Problem = An acceptable response holds only the line containing "Pěvecký sbor Lumír" and every line after it to the end of the records, each reproduced exactly.
---- Data to process
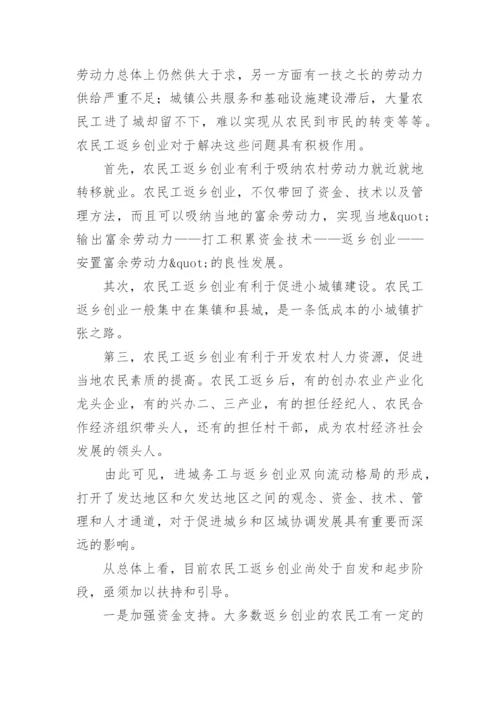 劳动力总体上仍然供大于求，另一方面有一技之长的劳动力供给严重不足；城镇公共服务和基础设施建设滞后，大量农民工进了城却留不下，难以实现从农民到市民的转变等等。农民工返乡创业对于解决这些问题具有积极作用。

首先，农民工返乡创业有利于吸纳农村劳动力就近就地转移就业。农民工返乡创业，不仅带回了资金、技术以及管理方法，而且可以吸纳当地的富余劳动力，实现当地&quot;输出富余劳动力——打工积累资金技术——返乡创业——安置富余劳动力&quot;的良性发展。

其次，农民工返乡创业有利于促进小城镇建设。农民工返乡创业一般集中在集镇和县城，是一条低成本的小城镇扩张之路。

第三，农民工返乡创业有利于开发农村人力资源，促进当地农民素质的提高。农民工返乡后，有的创办农业产业化龙头企业，有的兴办二、三产业，有的担任经纪人、农民合作经济组织带头人，还有的担任村干部，成为农村经济社会发展的领头人。

由此可见，进城务工与返乡创业双向流动格局的形成，打开了发达地区和欠发达地区之间的观念、资金、技术、管理和人才通道，对于促进城乡和区域协调发展具有重要而深远的影响。

从总体上看，目前农民工返乡创业尚处于自发和起步阶段，亟须加以扶持和引导。

一是加强资金支持。大多数返乡创业的农民工有一定的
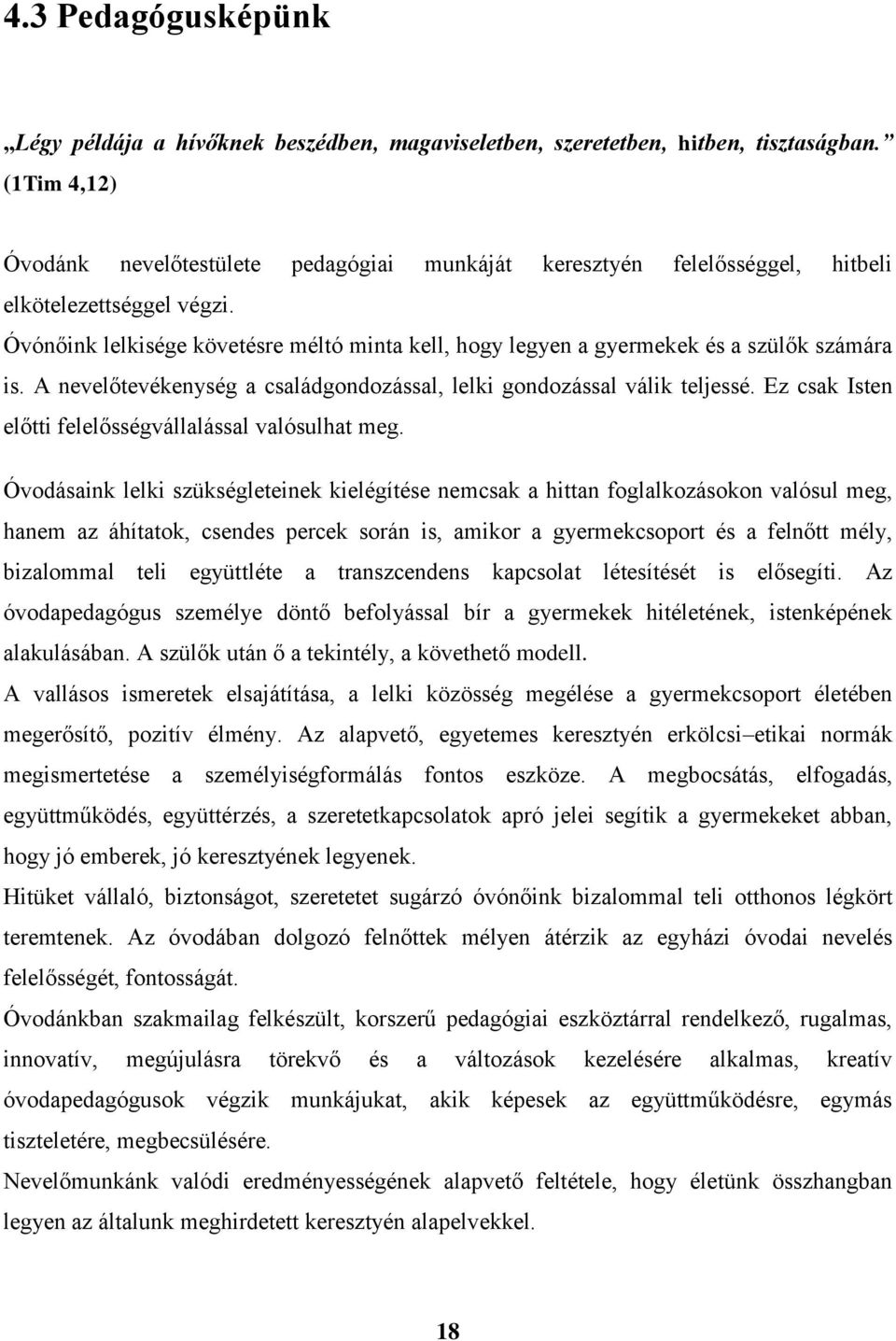 4.3 Pedagógusképünk

„Légy példája a hívőknek beszédben, magaviseletben, szeretetben, hitben, tisztaságban.” (1Tim 4,12)

Óvodánk nevelőtestülete pedagógiai munkáját keresztyén felelősséggel, hitbeli elkötelezettséggel végzi.
Óvónőink lelkisége követésre méltó minta kell, hogy legyen a gyermekek és a szülők számára is. A nevelőtevékenység a családgondozással, lelki gondozással válik teljessé. Ez csak Isten előtti felelősségvállalással valósulhat meg.

Óvodásaink lelki szükségleteinek kielégítése nemcsak a hittan foglalkozásokon valósul meg, hanem az áhítatok, csendes percek során is, amikor a gyermekcsoport és a felnőtt mély, bizalommal teli együttléte a transzcendens kapcsolat létesítését is elősegíti. Az óvodapedagógus személye döntő befolyással bír a gyermekek hitéletének, istenképének alakulásában. A szülők után ő a tekintély, a követhető modell.
A vallásos ismeretek elsajátítása, a lelki közösség megélése a gyermekcsoport életében megerősítő, pozitív élmény. Az alapvető, egyetemes keresztyén erkölcsi–etikai normák megismertetése a személyiségformálás fontos eszköze. A megbocsátás, elfogadás, együttműködés, együttérzés, a szeretetkapcsolatok apró jelei segítik a gyermekeket abban, hogy jó emberek, jó keresztyének legyenek.
Hitüket vállaló, biztonságot, szeretetet sugárzó óvónőink bizalommal teli otthonos légkört teremtenek. Az óvodában dolgozó felnőttek mélyen átérzik az egyházi óvodai nevelés felelősségét, fontosságát.
Óvodánkban szakmailag felkészült, korszerű pedagógiai eszköztárral rendelkező, rugalmas, innovatív, megújulásra törekvő és a változások kezelésére alkalmas, kreatív óvodapedagógusok végzik munkájukat, akik képesek az együttműködésre, egymás tiszteletére, megbecsülésére.
Nevelőmunkánk valódi eredményességének alapvető feltétele, hogy életünk összhangban legyen az általunk meghirdetett keresztyén alapelvekkel.

18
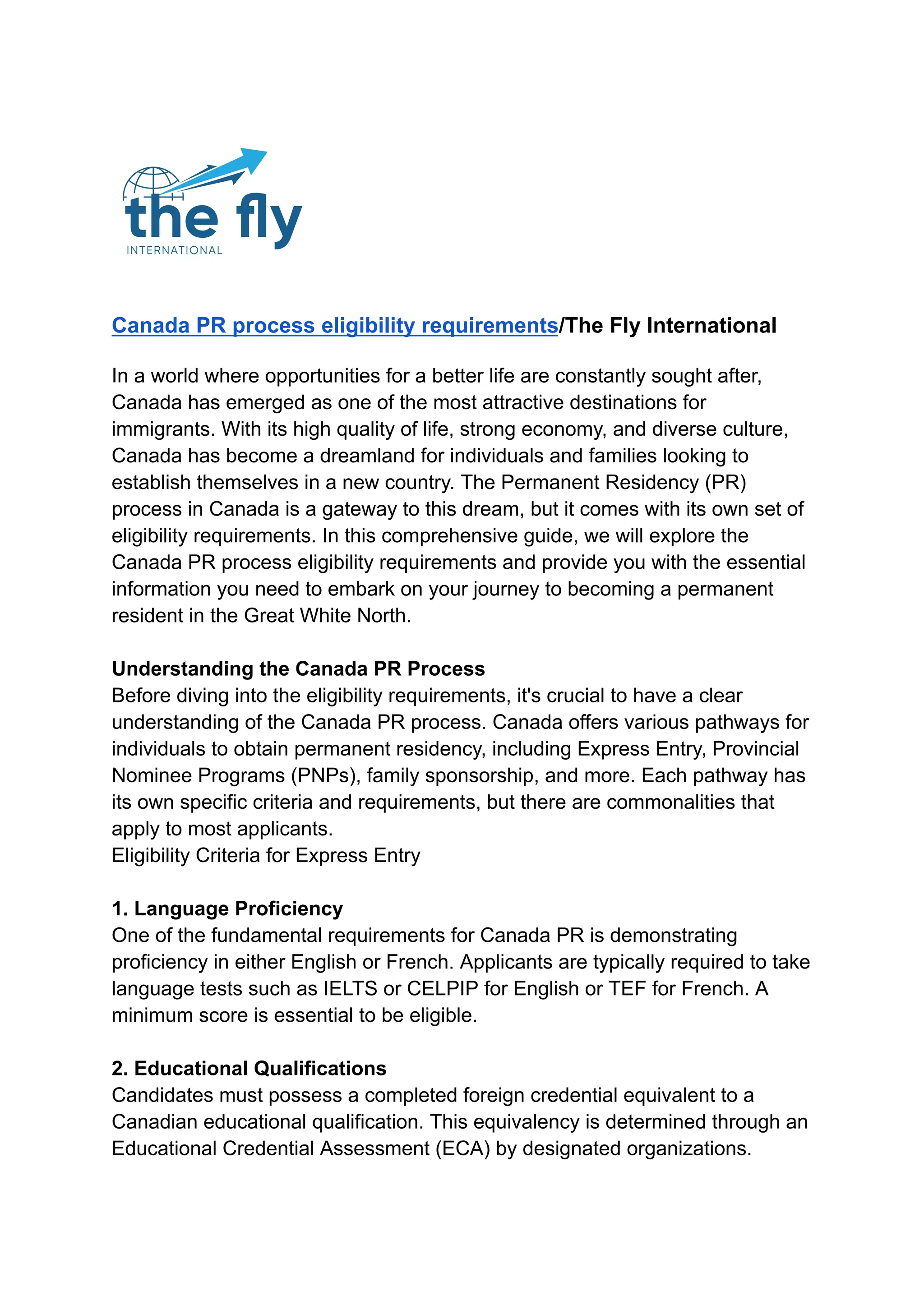 the fly
INTERNATIONAL

Canada PR process eligibility requirements/The Fly International

In a world where opportunities for a better life are constantly sought after, Canada has emerged as one of the most attractive destinations for immigrants. With its high quality of life, strong economy, and diverse culture, Canada has become a dreamland for individuals and families looking to establish themselves in a new country. The Permanent Residency (PR) process in Canada is a gateway to this dream, but it comes with its own set of eligibility requirements. In this comprehensive guide, we will explore the Canada PR process eligibility requirements and provide you with the essential information you need to embark on your journey to becoming a permanent resident in the Great White North.

Understanding the Canada PR Process
Before diving into the eligibility requirements, it's crucial to have a clear understanding of the Canada PR process. Canada offers various pathways for individuals to obtain permanent residency, including Express Entry, Provincial Nominee Programs (PNPs), family sponsorship, and more. Each pathway has its own specific criteria and requirements, but there are commonalities that apply to most applicants.
Eligibility Criteria for Express Entry

1. Language Proficiency
One of the fundamental requirements for Canada PR is demonstrating proficiency in either English or French. Applicants are typically required to take language tests such as IELTS or CELPIP for English or TEF for French. A minimum score is essential to be eligible.

2. Educational Qualifications
Candidates must possess a completed foreign credential equivalent to a Canadian educational qualification. This equivalency is determined through an Educational Credential Assessment (ECA) by designated organizations.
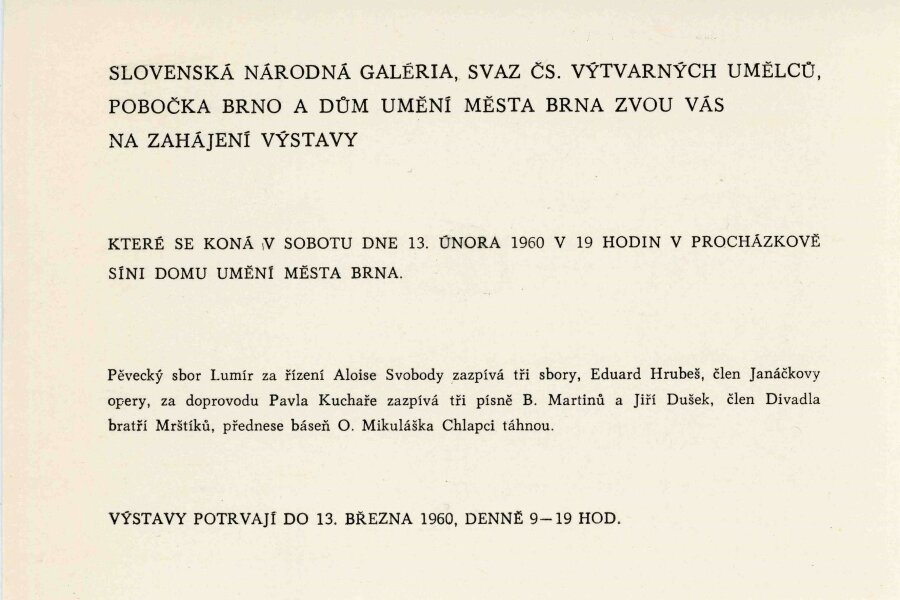 SLOVENSKÁ NÁRODNÁ GALÉRIA, SVAZ ČS. VÝTVARNÝCH UMĚLCŮ, POBOČKA BRNO A DŮM UMĚNÍ MĚSTA BRNA ZVOU VÁS NA ZAHÁJENÍ VÝSTAVY

KTERÉ SE KONÁ V SOBOTU DNE 13. ÚNORA 1960 V 19 HODIN V PROCHÁZKOVĚ SÍNI DOMU UMĚNÍ MĚSTA BRNA.

Pěvecký sbor Lumír za řízení Aloise Svobody zazpívá tři sbory, Eduard Hrubeš, člen Janáčkovy opery, za doprovodu Pavla Kuchaře zazpívá tři písně B. Martinů a Jiří Dušek, člen Divadla bratří Mrštíků, přednese báseň O. Mikuláška Chlapci táhnou.

VÝSTAVY POTRVAJÍ DO 13. BŘEZNA 1960, DENNĚ 9—19 HOD.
--------
Written answer =
Pěvecký sbor Lumír za řízení Aloise Svobody zazpívá tři sbory, Eduard Hrubeš, člen Janáčkovy opery, za doprovodu Pavla Kuchaře zazpívá tři písně B. Martinů a Jiří Dušek, člen Divadla bratří Mrštíků, přednese báseň O. Mikuláška Chlapci táhnou.

VÝSTAVY POTRVAJÍ DO 13. BŘEZNA 1960, DENNĚ 9—19 HOD.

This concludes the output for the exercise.